Les esclaves abandonnés de Tromelin
Maudit bateau…
En 1664, Colbert, efficace ministre d’État de Louis XIV, fonde la Compagnie française des Indes orientales et en fixe le siège à Lorient. La France entre ainsi dans une rude guerre commerciale asiatique dominée jusqu’alors par la Compagnie néerlandaise des Indes orientales. L’administration royale accorde à la Compagnie française de nombreux privilèges et lui octroie le monopole du négoce et de la navigation dans les océans Indien et Pacifique. Un siècle plus tard, le 17 novembre 1760, dans un contexte économique toujours très virulent, sort de l’arsenal de Bayonne un navire dont personne ne pouvait imaginer le destin tragique, ou plutôt celui de son équipage. Son nom est curieusement prémonitoire, l’Utile.

L’appât du gain du capitaine
En juin 1761, l’Utile est pressé… ou plutôt son capitaine, Jean de Lafargue. Envoyé à Madagascar pour débarquer des denrées de la métropole et embarquer des produits locaux, Lafargue doit ensuite faire route vers l’île de France (ancien nom de l’île Maurice). Or le capitaine, un brin cupide, est aussi négrier à ses heures. En toute illégalité, il entasse 160 esclaves malgaches dans les cales de l’Utile, pressé de les vendre à Maurice. L’urgence, mauvaise conseillère, le rend sourd aux conseils de prudence de son pilote. Il craint un banc de sable repéré dans la zone en 1722 mais les cartes à bord n’en donnent pas une position précise. La nuit du 31 juillet 1761, l’Utile y fait naufrage. La tragédie de l’île Tromelin commence.
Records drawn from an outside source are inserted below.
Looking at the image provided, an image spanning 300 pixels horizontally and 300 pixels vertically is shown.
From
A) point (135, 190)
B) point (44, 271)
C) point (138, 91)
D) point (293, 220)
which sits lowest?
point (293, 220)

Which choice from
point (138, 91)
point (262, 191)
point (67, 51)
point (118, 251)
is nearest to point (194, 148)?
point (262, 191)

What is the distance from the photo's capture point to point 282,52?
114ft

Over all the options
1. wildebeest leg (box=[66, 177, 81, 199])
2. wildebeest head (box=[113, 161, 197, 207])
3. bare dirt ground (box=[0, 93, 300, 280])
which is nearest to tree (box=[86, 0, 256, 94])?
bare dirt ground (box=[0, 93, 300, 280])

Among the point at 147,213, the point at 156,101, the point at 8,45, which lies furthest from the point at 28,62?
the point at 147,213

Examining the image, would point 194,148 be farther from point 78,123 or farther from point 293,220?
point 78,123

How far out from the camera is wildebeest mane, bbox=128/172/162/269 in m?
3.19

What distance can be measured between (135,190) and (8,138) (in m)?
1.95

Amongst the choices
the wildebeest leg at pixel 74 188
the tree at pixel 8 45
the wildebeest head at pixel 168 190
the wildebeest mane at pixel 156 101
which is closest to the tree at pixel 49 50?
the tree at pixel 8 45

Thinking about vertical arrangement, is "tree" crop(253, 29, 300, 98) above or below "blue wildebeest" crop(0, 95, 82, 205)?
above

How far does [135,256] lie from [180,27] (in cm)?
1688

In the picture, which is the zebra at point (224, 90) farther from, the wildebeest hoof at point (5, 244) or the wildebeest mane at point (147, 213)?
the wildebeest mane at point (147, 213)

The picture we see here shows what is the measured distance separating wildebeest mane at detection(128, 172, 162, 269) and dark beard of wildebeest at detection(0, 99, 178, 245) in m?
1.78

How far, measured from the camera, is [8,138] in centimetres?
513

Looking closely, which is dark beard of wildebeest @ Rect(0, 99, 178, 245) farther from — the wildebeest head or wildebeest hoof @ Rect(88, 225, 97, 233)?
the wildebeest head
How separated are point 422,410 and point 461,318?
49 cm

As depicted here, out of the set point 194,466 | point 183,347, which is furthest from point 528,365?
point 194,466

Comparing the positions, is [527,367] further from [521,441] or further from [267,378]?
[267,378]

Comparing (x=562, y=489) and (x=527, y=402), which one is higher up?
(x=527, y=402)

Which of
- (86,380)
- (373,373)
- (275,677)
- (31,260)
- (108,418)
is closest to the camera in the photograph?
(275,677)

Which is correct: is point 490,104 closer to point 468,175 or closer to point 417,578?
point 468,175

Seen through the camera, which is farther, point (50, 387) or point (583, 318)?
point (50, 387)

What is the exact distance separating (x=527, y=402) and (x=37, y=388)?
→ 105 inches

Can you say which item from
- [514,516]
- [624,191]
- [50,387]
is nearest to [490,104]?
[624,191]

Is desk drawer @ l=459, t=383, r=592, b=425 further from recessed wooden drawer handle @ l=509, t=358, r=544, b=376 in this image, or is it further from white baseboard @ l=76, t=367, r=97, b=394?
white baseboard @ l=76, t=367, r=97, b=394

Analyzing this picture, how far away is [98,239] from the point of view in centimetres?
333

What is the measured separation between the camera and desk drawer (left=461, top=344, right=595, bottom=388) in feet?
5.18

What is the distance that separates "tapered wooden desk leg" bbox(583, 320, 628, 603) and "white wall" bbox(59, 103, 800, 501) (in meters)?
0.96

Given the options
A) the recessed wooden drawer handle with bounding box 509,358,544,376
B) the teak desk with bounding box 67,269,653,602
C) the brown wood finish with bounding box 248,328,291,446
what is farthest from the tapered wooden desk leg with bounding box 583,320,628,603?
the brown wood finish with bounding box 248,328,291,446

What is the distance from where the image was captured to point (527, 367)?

Cruauté d’un côté, courage de l’autre
Au petit matin, les survivants découvrent un îlot de corail d’un km2 dont le point le plus haut s’élève à 5 m. La végétation y est éparse, l’alizé soufflant en permanence. Rapidement, les 123 membres de l’équipage et environ 90 esclaves s’organisent. Le 27 septembre 1761, les Français repartent sur un bateau de fortune construit avec les débris de l’Utile, laissant sur place les esclaves à qui on promet un secours rapide. Leur attente durera … quinze ans. Avec un courage inouï, les Malgaches organisent une micro société, construisent un habitat solide en pierre, réparent les ustensiles de l’Utile, se nourrissent d’oiseaux, de tortues, de poissons, maintiennent un feu alimenté par le bois du bateau, boivent l’eau saumâtre captée en profondeur. On se sait rien des terreurs qu’ils ont endurées, de l’espoir perdu, des morts... En novembre 1776, enfin, un navire vient les sauver. Ne restaient en vie que sept femmes et un bébé.